REQUIREMENTS – Print exactly the lines from the one containing "When comparing wall-mounted" through the last line of the listing, both included.

SUPPLIED ENTRIES –
######

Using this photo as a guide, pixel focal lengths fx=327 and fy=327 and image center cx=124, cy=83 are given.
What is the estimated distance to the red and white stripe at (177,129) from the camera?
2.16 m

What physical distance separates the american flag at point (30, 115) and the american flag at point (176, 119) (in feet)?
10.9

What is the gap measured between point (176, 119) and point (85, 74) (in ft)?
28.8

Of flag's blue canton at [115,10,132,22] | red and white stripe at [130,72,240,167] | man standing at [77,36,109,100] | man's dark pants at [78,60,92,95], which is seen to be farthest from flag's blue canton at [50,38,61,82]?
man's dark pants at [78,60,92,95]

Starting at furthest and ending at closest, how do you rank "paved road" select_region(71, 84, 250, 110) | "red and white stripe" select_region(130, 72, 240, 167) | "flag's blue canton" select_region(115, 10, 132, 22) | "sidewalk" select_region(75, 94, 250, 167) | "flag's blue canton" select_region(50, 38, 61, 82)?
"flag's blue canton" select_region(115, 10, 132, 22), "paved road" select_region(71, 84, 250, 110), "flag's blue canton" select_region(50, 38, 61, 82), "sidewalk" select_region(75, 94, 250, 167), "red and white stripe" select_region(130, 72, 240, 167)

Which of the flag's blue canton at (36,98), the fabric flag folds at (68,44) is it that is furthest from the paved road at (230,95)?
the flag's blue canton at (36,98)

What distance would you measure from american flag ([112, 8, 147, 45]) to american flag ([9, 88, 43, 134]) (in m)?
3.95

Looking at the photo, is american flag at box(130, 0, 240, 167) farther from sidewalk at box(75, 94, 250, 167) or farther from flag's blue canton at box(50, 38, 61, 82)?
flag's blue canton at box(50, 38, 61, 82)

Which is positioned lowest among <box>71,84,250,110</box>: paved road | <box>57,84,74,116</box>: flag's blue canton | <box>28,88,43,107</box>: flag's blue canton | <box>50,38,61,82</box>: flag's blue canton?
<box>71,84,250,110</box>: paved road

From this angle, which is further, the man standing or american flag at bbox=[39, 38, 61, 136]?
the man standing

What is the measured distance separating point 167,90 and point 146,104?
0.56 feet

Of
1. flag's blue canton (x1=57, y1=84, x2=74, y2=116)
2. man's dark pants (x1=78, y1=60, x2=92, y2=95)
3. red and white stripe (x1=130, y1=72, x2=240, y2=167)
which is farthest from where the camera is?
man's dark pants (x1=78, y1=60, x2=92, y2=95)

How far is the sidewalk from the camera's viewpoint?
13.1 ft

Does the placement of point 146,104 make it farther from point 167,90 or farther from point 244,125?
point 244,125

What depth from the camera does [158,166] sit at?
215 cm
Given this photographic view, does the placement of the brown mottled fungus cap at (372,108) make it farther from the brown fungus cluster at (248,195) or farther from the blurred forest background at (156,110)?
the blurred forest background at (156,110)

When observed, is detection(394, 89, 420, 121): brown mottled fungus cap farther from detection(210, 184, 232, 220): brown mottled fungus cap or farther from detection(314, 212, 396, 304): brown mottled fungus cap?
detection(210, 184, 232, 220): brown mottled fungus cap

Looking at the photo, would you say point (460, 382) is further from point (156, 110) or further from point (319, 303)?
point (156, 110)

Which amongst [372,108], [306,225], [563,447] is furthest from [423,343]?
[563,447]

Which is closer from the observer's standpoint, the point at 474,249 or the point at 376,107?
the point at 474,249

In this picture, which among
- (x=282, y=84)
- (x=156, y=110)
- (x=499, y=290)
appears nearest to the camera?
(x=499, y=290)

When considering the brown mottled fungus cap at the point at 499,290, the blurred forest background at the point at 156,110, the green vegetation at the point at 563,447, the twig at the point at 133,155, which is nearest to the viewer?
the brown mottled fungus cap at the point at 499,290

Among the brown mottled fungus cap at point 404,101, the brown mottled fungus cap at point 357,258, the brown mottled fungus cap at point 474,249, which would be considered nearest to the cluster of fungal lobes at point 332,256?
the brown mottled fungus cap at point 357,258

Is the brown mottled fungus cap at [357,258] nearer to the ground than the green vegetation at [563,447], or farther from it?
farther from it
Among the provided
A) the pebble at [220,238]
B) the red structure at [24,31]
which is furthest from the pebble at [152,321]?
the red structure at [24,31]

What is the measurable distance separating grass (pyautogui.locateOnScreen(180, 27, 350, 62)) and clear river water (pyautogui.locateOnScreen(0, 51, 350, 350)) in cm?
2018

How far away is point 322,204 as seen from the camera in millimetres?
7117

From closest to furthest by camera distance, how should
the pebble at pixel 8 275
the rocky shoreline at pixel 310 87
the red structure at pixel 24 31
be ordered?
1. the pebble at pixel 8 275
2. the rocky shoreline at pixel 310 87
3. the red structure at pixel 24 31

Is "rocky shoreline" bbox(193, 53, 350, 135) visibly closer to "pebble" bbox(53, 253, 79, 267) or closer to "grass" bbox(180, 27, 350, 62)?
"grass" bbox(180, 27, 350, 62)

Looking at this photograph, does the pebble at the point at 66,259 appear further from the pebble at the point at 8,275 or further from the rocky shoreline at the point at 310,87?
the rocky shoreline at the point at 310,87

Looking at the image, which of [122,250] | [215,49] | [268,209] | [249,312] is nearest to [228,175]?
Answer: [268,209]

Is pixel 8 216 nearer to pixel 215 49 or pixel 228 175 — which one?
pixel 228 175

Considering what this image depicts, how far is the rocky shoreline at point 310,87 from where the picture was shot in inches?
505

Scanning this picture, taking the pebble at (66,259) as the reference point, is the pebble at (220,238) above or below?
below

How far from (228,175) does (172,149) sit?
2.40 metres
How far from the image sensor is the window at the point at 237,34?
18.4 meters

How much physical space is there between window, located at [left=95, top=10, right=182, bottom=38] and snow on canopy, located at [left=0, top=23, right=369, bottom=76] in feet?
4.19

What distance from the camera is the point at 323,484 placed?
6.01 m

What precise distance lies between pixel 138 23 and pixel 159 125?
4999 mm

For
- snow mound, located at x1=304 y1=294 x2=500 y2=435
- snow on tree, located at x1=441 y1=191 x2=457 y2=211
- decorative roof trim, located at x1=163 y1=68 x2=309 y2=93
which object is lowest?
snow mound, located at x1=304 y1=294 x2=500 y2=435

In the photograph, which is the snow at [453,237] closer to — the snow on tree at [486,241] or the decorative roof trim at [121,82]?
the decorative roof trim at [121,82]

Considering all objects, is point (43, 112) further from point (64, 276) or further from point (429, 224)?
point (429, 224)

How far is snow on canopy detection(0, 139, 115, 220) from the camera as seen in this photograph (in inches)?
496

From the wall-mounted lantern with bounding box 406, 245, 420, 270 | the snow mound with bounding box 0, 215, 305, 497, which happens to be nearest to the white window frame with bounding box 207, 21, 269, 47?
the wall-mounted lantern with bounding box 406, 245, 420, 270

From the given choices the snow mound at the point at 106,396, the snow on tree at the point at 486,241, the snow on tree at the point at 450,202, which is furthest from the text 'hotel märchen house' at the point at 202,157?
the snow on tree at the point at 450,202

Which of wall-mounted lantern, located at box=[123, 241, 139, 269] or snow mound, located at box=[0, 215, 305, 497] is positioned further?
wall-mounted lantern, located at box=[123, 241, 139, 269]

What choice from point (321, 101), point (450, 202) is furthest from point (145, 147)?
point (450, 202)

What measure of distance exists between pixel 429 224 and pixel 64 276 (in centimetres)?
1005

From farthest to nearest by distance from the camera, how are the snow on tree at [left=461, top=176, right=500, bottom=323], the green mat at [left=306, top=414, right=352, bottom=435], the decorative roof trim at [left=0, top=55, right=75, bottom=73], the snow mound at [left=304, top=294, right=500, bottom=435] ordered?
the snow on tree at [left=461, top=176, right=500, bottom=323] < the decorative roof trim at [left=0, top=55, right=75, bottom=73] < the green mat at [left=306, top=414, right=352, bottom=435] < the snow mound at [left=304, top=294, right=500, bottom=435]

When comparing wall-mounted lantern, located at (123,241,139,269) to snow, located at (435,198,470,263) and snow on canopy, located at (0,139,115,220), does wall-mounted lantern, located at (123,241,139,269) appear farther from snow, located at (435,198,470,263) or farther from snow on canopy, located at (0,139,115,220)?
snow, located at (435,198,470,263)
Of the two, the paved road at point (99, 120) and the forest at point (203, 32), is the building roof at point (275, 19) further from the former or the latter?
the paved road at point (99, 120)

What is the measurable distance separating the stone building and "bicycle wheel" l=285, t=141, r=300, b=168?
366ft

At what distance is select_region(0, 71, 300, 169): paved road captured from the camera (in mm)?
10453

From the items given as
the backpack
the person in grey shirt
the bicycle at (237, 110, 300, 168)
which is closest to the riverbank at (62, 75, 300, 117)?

######

ANSWER TO THIS EXERCISE –
When comparing wall-mounted lantern, located at (123,241,139,269) to snow, located at (435,198,470,263) and snow on canopy, located at (0,139,115,220), does wall-mounted lantern, located at (123,241,139,269) appear farther from snow, located at (435,198,470,263) or farther from snow on canopy, located at (0,139,115,220)?
snow, located at (435,198,470,263)
Of the two, the paved road at point (99, 120) and the forest at point (203, 32), is the building roof at point (275, 19) further from the former or the latter?
the paved road at point (99, 120)

What is the measurable distance separating the stone building and "bicycle wheel" l=285, t=141, r=300, b=168?
366ft

At what distance is select_region(0, 71, 300, 169): paved road captured from the camera (in mm)?
10453

From the items given as
the backpack
the person in grey shirt
the bicycle at (237, 110, 300, 168)
which is closest to the riverbank at (62, 75, 300, 117)?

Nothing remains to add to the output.